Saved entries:
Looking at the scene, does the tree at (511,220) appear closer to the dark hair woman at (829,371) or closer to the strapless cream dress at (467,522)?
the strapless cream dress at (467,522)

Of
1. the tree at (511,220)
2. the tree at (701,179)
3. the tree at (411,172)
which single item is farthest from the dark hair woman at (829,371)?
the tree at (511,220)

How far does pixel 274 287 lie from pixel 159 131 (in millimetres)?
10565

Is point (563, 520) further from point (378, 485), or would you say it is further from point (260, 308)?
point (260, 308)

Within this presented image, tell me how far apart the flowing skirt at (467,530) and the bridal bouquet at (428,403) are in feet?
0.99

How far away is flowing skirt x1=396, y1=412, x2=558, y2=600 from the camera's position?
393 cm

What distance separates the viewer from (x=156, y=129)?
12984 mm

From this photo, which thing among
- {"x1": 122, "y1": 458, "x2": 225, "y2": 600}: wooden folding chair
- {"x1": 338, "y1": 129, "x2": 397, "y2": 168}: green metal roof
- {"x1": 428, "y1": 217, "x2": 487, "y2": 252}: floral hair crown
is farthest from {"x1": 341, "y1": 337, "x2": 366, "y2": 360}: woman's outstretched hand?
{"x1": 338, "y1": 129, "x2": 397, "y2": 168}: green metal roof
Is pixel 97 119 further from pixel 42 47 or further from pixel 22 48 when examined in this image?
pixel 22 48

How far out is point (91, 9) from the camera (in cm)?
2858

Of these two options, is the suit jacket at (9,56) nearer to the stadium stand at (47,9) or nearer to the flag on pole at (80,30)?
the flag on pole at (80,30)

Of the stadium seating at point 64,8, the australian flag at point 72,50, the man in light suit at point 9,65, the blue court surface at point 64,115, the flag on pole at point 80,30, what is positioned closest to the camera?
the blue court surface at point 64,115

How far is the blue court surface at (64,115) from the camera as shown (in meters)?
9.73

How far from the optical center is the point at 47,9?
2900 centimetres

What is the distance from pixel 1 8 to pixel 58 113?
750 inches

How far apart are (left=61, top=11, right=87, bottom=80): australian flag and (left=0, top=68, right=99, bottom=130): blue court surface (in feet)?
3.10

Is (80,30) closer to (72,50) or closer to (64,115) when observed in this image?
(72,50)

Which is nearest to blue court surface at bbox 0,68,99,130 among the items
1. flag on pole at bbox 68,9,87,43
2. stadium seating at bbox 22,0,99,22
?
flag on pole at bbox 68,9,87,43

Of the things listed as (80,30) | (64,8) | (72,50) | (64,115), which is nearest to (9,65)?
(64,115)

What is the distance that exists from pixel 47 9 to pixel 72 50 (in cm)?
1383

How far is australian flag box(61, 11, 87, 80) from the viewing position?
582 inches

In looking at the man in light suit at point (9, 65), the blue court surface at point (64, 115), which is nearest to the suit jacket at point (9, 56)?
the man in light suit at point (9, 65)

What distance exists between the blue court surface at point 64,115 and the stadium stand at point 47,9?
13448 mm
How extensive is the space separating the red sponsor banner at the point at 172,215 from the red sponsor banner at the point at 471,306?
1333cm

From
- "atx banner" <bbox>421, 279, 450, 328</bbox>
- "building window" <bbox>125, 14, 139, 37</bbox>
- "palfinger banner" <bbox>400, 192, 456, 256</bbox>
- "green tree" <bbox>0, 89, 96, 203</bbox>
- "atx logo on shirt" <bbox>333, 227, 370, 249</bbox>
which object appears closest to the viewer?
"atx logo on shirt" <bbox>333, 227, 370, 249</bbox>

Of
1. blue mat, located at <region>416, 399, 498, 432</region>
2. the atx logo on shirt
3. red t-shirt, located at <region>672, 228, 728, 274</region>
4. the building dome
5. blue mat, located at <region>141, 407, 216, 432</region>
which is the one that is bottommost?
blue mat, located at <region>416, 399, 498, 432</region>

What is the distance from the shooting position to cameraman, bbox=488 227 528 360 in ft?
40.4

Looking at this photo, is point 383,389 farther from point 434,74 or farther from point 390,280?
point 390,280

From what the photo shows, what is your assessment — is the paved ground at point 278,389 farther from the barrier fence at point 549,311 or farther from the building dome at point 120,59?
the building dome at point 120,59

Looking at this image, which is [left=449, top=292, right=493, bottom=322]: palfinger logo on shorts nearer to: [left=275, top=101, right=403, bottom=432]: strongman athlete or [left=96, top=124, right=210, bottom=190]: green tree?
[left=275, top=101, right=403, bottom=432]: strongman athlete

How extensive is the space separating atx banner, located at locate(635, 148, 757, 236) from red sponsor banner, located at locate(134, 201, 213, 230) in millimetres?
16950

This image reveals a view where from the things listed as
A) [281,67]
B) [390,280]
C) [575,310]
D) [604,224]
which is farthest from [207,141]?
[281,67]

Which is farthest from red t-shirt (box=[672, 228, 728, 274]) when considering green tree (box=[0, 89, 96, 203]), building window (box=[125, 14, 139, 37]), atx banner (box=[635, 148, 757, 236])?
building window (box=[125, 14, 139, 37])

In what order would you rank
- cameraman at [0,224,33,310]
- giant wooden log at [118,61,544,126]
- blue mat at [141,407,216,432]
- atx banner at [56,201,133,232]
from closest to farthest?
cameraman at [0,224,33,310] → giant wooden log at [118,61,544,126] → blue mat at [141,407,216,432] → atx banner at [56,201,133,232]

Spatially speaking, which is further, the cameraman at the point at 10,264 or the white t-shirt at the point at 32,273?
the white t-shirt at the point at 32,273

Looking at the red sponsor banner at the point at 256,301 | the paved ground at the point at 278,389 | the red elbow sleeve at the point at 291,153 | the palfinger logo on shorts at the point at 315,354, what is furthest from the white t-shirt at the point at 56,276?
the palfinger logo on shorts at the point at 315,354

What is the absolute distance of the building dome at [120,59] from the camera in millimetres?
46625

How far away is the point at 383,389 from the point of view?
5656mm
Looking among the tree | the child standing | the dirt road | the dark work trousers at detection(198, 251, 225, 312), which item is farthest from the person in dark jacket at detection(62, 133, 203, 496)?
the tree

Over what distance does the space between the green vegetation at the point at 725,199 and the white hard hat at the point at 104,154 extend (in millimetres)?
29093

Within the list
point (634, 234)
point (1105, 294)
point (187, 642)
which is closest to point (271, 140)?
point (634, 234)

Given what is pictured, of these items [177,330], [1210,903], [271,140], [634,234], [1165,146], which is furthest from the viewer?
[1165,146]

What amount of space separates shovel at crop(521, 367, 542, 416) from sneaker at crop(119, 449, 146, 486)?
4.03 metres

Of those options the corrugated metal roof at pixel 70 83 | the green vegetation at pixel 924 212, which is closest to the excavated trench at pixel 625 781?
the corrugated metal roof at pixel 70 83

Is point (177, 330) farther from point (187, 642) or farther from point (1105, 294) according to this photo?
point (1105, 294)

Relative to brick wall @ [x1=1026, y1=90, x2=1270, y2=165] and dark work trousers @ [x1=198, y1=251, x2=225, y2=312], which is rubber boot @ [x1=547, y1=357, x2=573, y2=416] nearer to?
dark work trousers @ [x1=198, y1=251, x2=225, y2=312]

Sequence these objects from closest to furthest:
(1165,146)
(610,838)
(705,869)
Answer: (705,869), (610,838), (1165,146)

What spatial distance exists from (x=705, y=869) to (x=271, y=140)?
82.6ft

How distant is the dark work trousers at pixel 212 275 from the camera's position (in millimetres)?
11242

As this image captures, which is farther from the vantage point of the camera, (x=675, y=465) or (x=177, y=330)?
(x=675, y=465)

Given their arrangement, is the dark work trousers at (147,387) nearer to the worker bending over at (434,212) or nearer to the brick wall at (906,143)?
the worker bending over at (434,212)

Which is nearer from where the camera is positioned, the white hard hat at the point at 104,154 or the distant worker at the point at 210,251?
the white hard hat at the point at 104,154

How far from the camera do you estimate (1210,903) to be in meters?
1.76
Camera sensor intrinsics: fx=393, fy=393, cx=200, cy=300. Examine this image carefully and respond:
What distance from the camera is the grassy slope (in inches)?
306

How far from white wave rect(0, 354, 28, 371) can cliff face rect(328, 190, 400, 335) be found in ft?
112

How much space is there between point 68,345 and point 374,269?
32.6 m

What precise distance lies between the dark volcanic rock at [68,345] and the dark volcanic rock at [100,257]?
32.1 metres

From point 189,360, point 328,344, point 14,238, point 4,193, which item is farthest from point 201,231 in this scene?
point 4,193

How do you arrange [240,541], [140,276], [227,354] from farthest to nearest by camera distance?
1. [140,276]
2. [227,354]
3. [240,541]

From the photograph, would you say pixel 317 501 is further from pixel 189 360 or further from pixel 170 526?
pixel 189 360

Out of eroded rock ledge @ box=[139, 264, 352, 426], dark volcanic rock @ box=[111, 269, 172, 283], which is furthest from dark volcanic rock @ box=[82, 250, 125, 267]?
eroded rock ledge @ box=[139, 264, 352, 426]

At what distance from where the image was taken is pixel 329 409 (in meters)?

• **What the exercise asks**
Extract, verbatim, the stretch of items from the line containing "How far from the camera" through the last line of the items, including both of those lines.

• **Exercise output**
How far from the camera do you estimate (1210,903) to be in meters?
1.76
Camera sensor intrinsics: fx=393, fy=393, cx=200, cy=300. Examine this image carefully and respond:
What distance from the camera is the grassy slope (in inches)?
306

How far from white wave rect(0, 354, 28, 371) can cliff face rect(328, 190, 400, 335) be found in ft?
112

How much space is there between point 68,345 and point 374,269?
32.6 m

What precise distance lies between the dark volcanic rock at [68,345] and the dark volcanic rock at [100,257]?
32.1 metres

From point 189,360, point 328,344, point 14,238, point 4,193, which item is farthest from point 201,231 in this scene?
point 4,193

How do you arrange [240,541], [140,276], [227,354] from farthest to nearest by camera distance?
1. [140,276]
2. [227,354]
3. [240,541]

From the photograph, would you say pixel 317 501 is further from pixel 189 360 or further from pixel 170 526?
pixel 189 360

Out of eroded rock ledge @ box=[139, 264, 352, 426], dark volcanic rock @ box=[111, 269, 172, 283], which is furthest from dark volcanic rock @ box=[82, 250, 125, 267]?
eroded rock ledge @ box=[139, 264, 352, 426]

At what distance from where the image was taken is pixel 329 409 (in meters)?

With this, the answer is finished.